TurnTrout comments on What’s Up With Confusingly Pervasive Goal Directedness?

TurnTrout 21 Jan 2022 16:45 UTC
13 points
That part does seem wrong to me. It seems wrong because 10^50 is possibly too small. See my post Seeking Power is Convergently Instrumental in a Broad Class of Environments:
If the agent flips the first bit, it’s locked into a single trajectory. None of its actions matter anymore.
But if the agent flips the second bit – this may be suboptimal for a utility function, but the agent still has lots of choices remaining. In fact, it still can induce $(n \times n)^{T - 1}$ observation histories. If $n = 100$ and $T = 50$ , then that’s $(100 \times 100)^{49} = 10^{196}$ observation histories. Probably at least one of these yields greater utility than the shutdown-history utility.
And indeed, we can apply the scaling law for instrumental convergence to conclude that for every u-OH, at least $\frac{10^{196}}{10^{196} + 1}$ of its permuted variants (weakly) prefer flipping the second pixel at $t = 1$ , over flipping the first pixel at $t = 1$ .
$\frac{10^{196}}{10^{196} + 1} .$
Choose any atom in the universe. Uniformly randomly select another atom in the universe. It’s about $10^{117}$ times more likely that these atoms are the same, than that a utility function incentivizes “dying” instead of flipping pixel 2 at $t = 1$ .

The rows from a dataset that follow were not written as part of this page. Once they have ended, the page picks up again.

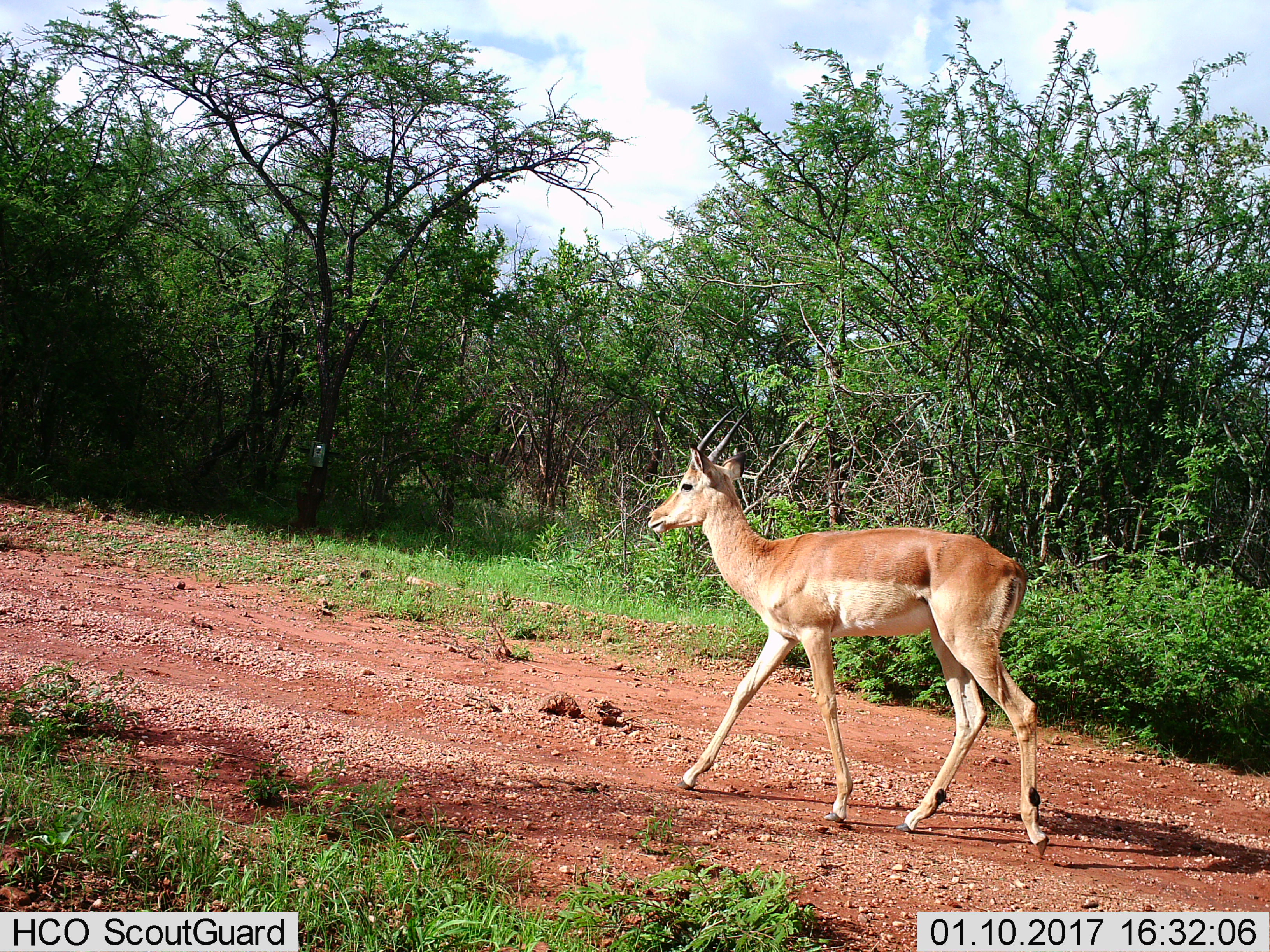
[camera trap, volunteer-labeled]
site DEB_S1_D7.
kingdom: Animalia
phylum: Chordata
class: Mammalia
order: Artiodactyla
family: Bovidae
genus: Aepyceros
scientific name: Aepyceros melampus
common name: impala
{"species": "impala (Aepyceros melampus)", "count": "1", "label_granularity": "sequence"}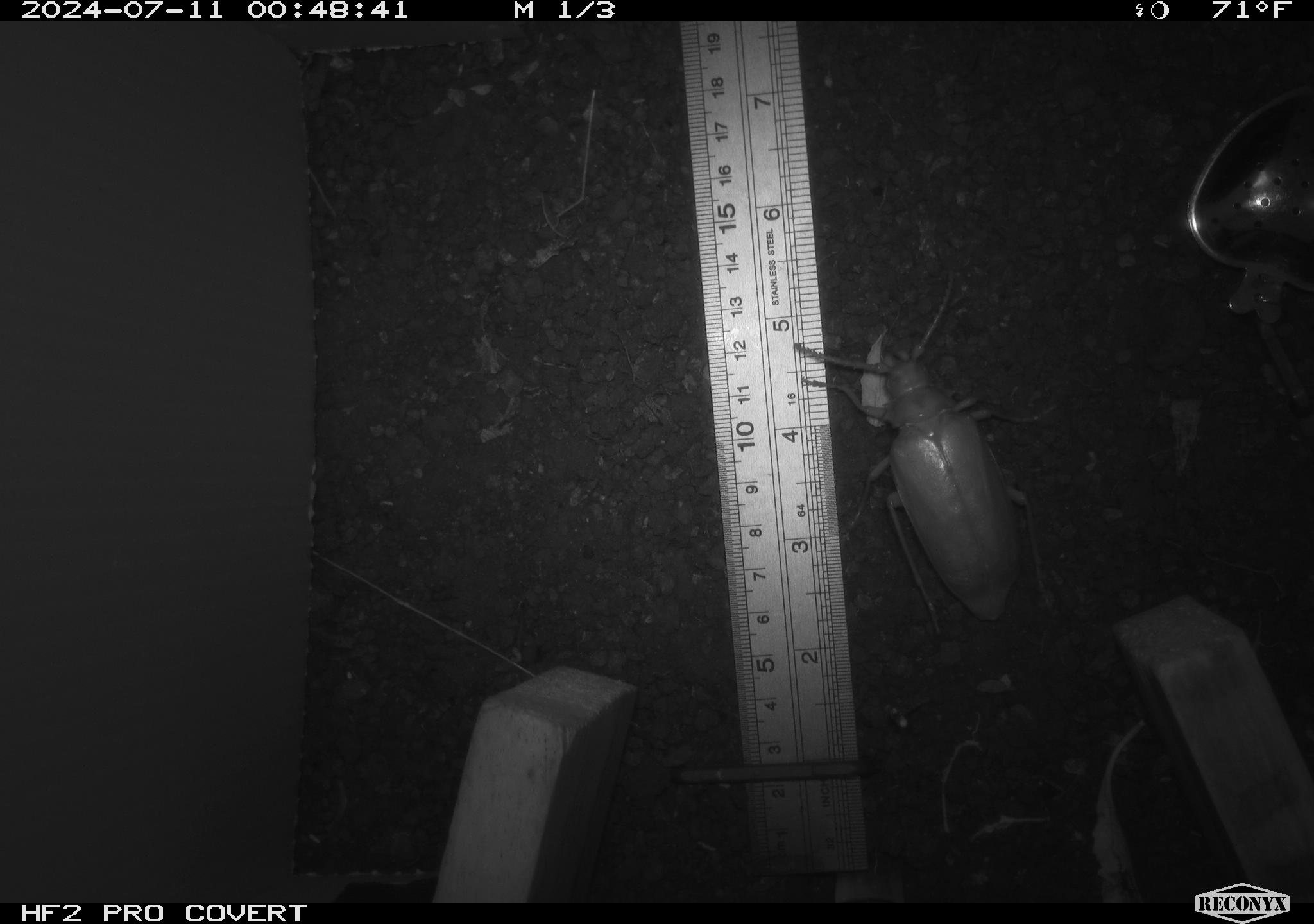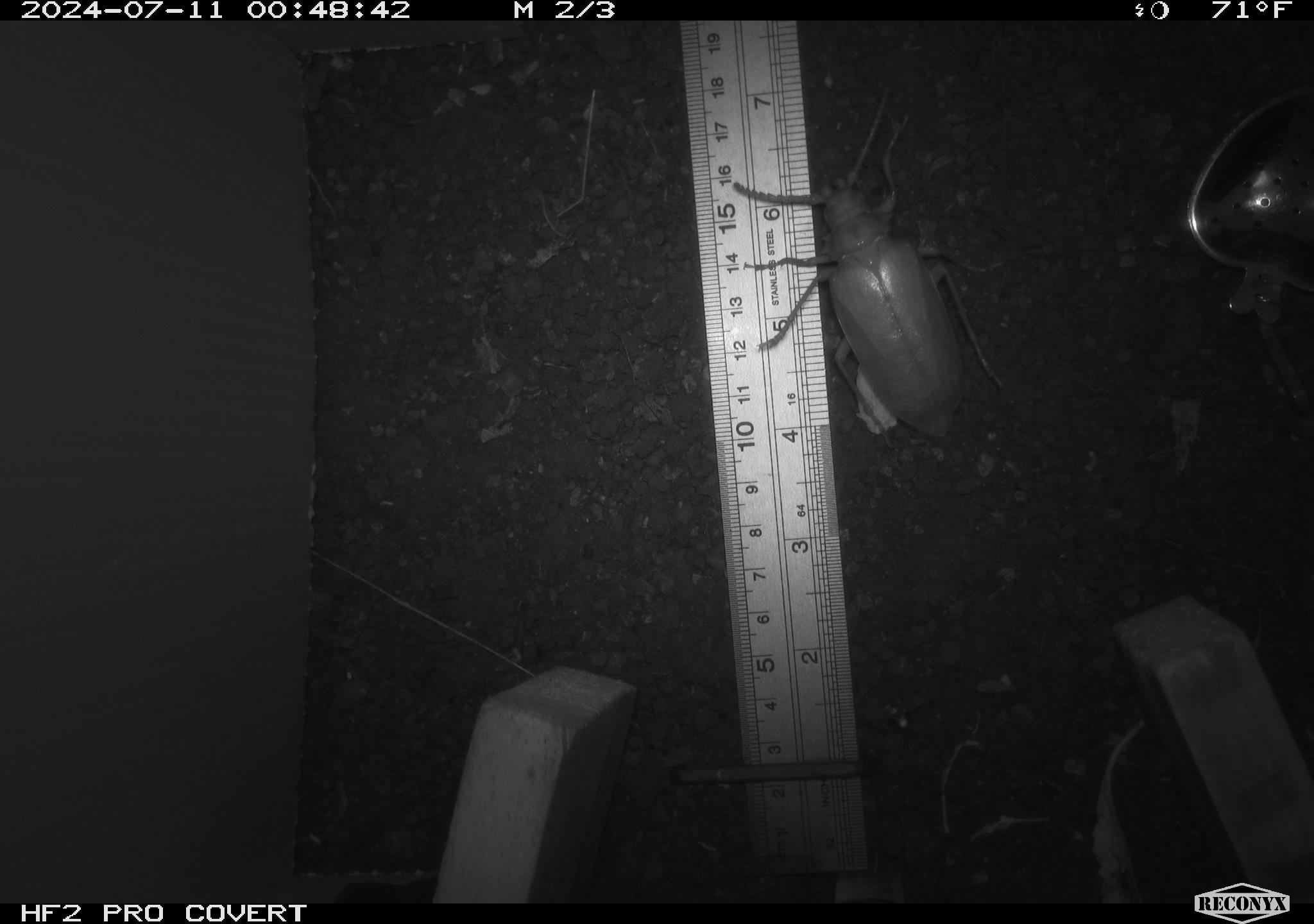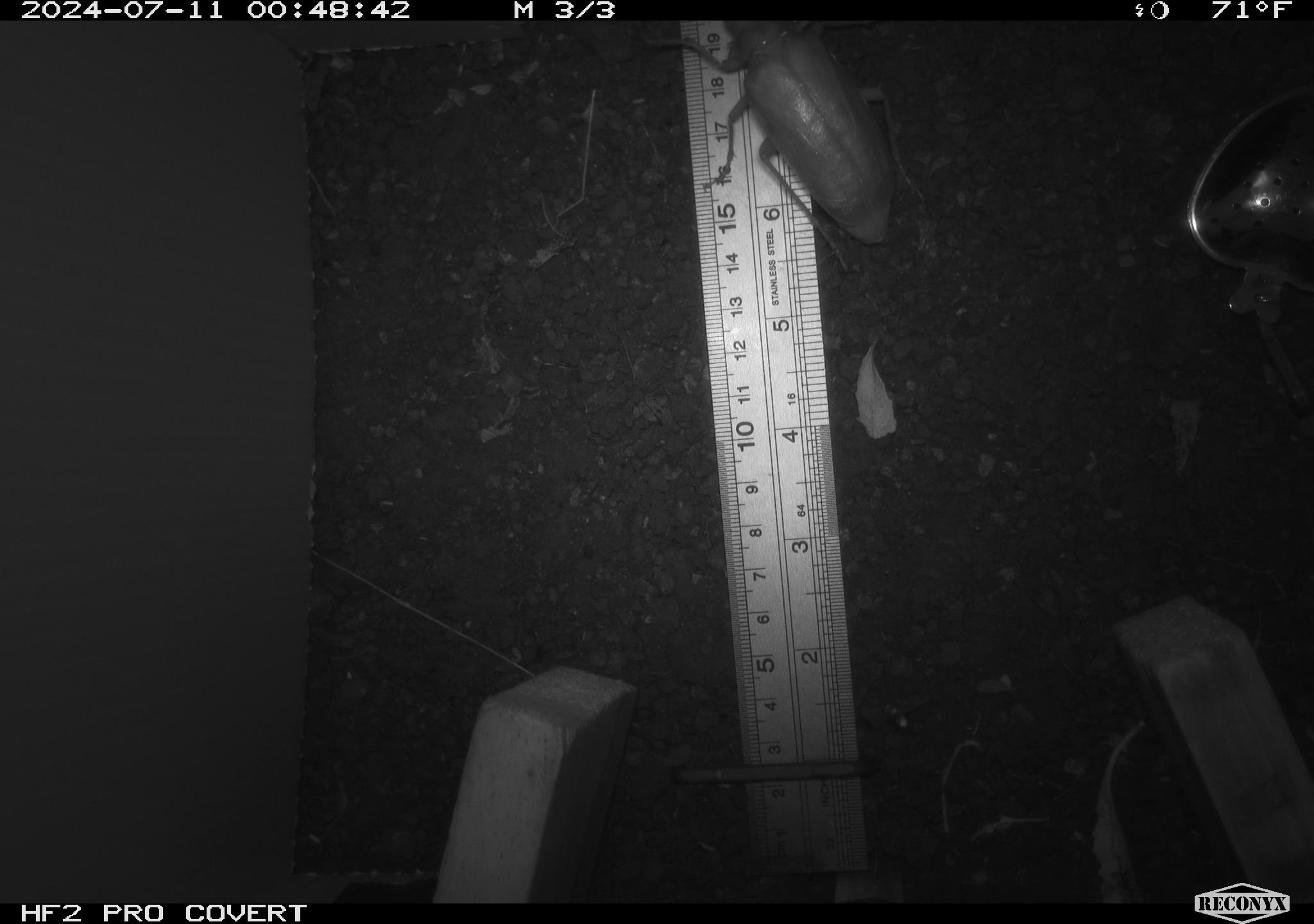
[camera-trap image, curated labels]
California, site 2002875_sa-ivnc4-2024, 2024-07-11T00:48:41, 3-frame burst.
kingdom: Animalia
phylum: Arthropoda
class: Insecta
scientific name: Insecta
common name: insect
Insect (Insecta).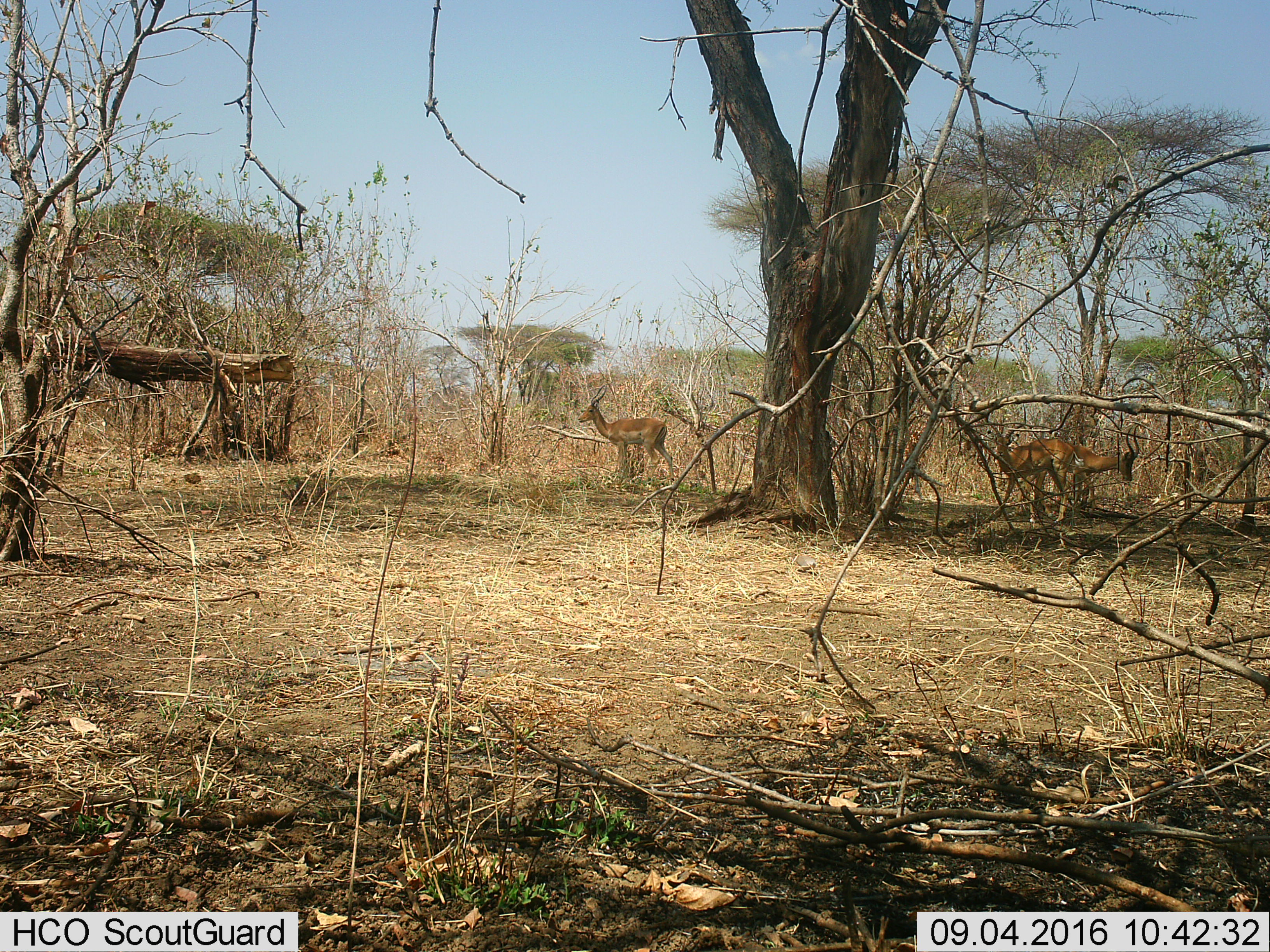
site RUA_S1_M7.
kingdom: Animalia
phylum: Chordata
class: Mammalia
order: Artiodactyla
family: Bovidae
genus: Aepyceros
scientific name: Aepyceros melampus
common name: impala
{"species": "impala (Aepyceros melampus)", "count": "3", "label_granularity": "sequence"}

(For objectives over the agent’s full observation history, instrumental convergence strength scales exponentially with the complexity of the underlying environment—the environment in question was extremely simple in this case! For different objective classes, the scaling will be linear, but that’s still going to get you far more than 100:1 difficulty, and I don’t think we should privilege such small numbers.)